**WHAT TO DO:**
(1) In the passage below about The Story of Edgar Sawtelle, what kills Almondine?
(2) Summarize the passage below about The Story of Edgar Sawtelle in two sentences.

**TEXT PASSAGE:**
• • • • • • •

Almondine is an integral part of the Sawtelle family; as much a part of this small unit as John and Trudy and their new-born baby, Edgar. It was Almondine who served an almost mystical role in the Sawtelle home, her animal instincts presaging developments in Wroblewski’s narrative. In an early chapter titled, appropriately enough, “Almondine,” the story’s narrator describes the dog’s curiosity born of a type of sixth sense that something was going to happen despite her inability to ascertain precisely what it is that will happen. The chapter begins as follows:

“Eventually, she understood the house was keeping a secret from her. All that winter and all through the spring, Almondine had known something was going to happen, but no matter where she looked she couldn’t find it. Sometimes, when she entered a room, there was the feeling that the thing that was going to happen had just been there, and she would stop and pant and peer around while the feeling seeped away as mysteriously as it had arrived.”

The mysterious development would, we learn, be the introduction into the Sawtelle home of Edgar. As the reader discovers, much of The Story of Edgar Sawtelle is actually told from the dog’s perspective. Every development is presaged by Almondine’s premonitions of change, including the dog’s discovery of Edgar’s disability, his inability to speak. Noting the dog’s intuitive connection to her owners/family, the author writes:

“Somehow, Almondine concluded that they were worried about the baby, that something wasn’t right. And yet, she could see that the baby was fine: he squirmed, he breathed, he slept.”

So, we know form early-on that Almondine will play a major role in Edgar’s growth from baby to infant to child to budding teenager. Almondine is more than just Edgar’s companion, and a crucial means of communication for this mute boy. She becomes during the course of the story a symbiotic part of Edgar’s soul. Almondine, of course, dies, hit by a gravel truck, but the dog’s relationship to Edgar remains a constant theme in Wroblewski’s story, the visceral connection between dog and boy. In perhaps the novel’s most poignant passage, the narrator, in the last of the chapters titled “Almondine” (there are three spread-out through the novel), emphasizes once again the depth of this relationship. Having cryptically described Almondine’s death, Wroblewski now ends this chapter with the following:

“She stood broadside in the gravel and turned her head and asked her question. Asked if it had seen her boy. Her essence. Her soul. But if the traveler understood, it showed no sign.”

• • • • • • •

**EXTRACTED DATA:**
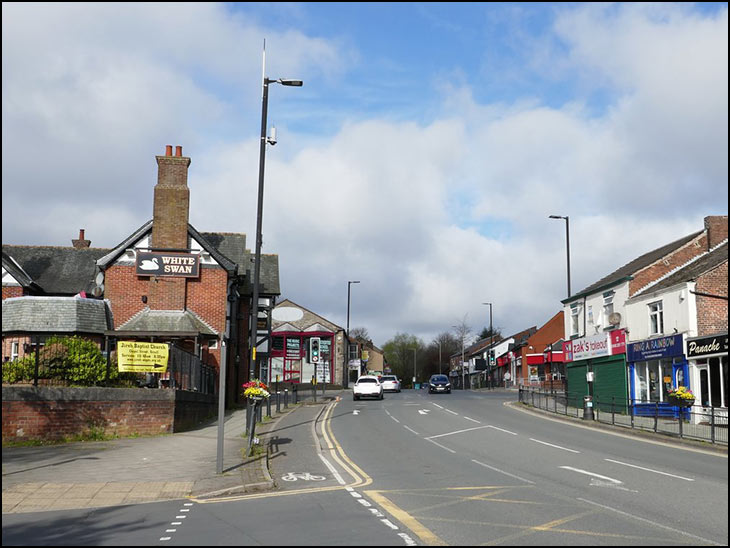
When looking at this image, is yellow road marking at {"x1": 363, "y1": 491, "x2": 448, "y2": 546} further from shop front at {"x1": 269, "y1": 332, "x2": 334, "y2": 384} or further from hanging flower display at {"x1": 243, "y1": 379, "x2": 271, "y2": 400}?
shop front at {"x1": 269, "y1": 332, "x2": 334, "y2": 384}

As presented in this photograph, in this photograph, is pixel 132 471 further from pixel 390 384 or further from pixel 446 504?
pixel 390 384

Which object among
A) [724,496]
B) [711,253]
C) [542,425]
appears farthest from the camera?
[711,253]

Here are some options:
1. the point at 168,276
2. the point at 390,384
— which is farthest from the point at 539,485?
the point at 390,384

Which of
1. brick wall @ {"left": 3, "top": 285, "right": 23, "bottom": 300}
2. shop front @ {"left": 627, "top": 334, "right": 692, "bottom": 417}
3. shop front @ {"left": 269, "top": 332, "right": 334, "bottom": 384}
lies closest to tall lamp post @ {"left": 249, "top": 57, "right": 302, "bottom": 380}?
shop front @ {"left": 627, "top": 334, "right": 692, "bottom": 417}

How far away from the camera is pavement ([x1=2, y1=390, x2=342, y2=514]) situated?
12.0 m

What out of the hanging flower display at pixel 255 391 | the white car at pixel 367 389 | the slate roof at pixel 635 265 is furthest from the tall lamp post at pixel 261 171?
the white car at pixel 367 389

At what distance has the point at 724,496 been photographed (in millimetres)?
11680

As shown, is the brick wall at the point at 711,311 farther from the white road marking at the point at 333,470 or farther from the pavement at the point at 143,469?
the white road marking at the point at 333,470

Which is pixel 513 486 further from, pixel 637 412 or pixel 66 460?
pixel 637 412

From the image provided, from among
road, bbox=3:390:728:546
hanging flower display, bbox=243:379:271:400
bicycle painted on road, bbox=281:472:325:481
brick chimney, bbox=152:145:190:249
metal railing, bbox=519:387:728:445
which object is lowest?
bicycle painted on road, bbox=281:472:325:481

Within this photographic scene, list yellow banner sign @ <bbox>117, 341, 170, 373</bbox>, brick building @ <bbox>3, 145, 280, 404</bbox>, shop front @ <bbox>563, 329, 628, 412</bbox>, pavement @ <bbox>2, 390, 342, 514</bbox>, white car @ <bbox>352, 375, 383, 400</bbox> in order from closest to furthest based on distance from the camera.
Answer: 1. pavement @ <bbox>2, 390, 342, 514</bbox>
2. yellow banner sign @ <bbox>117, 341, 170, 373</bbox>
3. brick building @ <bbox>3, 145, 280, 404</bbox>
4. shop front @ <bbox>563, 329, 628, 412</bbox>
5. white car @ <bbox>352, 375, 383, 400</bbox>

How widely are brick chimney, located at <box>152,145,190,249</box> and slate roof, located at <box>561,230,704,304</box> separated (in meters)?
21.1

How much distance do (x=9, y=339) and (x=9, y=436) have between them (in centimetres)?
1179

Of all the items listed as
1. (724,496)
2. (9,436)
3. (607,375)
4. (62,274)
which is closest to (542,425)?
(607,375)
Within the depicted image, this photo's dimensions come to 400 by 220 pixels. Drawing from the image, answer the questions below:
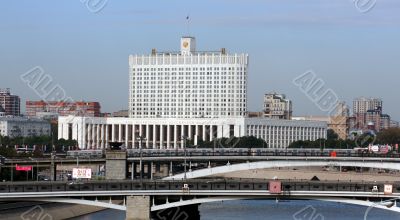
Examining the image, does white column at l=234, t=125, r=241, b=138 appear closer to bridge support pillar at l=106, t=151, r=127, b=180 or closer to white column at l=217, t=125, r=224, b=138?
white column at l=217, t=125, r=224, b=138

• • • • • • •

**OUTPUTS FOR THE TASKS:**
(1) She is hit by a gravel truck.

(2) Almondine, the Sawtelle family dog, senses coming changes before they happen, from Edgar's arrival to his inability to speak, and much of the novel is told from her perspective. She becomes Edgar's companion and a crucial means of communication for the mute boy, and even after she is killed by a gravel truck, their bond remains a constant theme of the story.